Follow the steps below to configure the Atlas integration for your environment.

Procedure

  1. Download the adapter package.

    The package is available through the Hitachi Vantara Lumada and Pentaho Support Portal at https://support.pentaho.com/hc/en-us for supported customers. If you are not a supported customer, contact your Hitachi Vantara sales representative.
  2. As the Data Catalog service user, navigate to where you want to extract the adapter.

    For example, you can extract it in the Data Catalog Agent installation location.

    $ su ldcuser  
    $ cd <LDC Agent Dir>  
    $ tar xvf <path to downloaded package>
    A new folder is created under <LDC Agent Dir>/adapters/atlas.
  3. Modify the configuration properties in atlas-application.properties to match your environment.

    <LDC Agent Dir>$ vi adapters/atlas/conf/atlas-application.properties

    Modify the following properties:

    PropertyDescriptionExample Value
    atlas.rest.addressURL including the host and port for the Atlas service.
    http://127.0.0.1:21000
    atlas.userAtlas user with the appropriate permissions to perform the import and export operations.admin
    atlas.passwordPassword corresponding to atlas.user.admin

    NoteThis password needs to be in clear text.

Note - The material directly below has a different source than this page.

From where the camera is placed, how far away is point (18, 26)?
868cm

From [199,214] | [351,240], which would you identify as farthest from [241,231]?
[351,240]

Data Catalog stores it encrypted and decrypts it when connecting to Atlas.
    atlas.cluster.nameName of the cluster where Atlas resides.CL1
  4. Create an external source using the Data Catalog execution script found under the agent component.

    <AGENT-HOME>$ bin/ldc createExternalSource -name <Atlas external source>  
                                                        -type Atlas  
                                                        -configFile adapters/atlas/conf/atlas-application.properties
    • To delete the external source use the Data Catalog execution script:

      <AGENT-HOME>$ bin/ldc deleteExternalSource -name <Atlas external source>  
                                                          -type Atlas  
                                                          -configFile adapters/atlas/conf/atlas-application.properties
  5. Encrypt the password for Data Catalog user using the following command:

    $ <AGENT-HOME> bin/ldc-util encrypt
  6. At the Please enter your password prompt, enter your password.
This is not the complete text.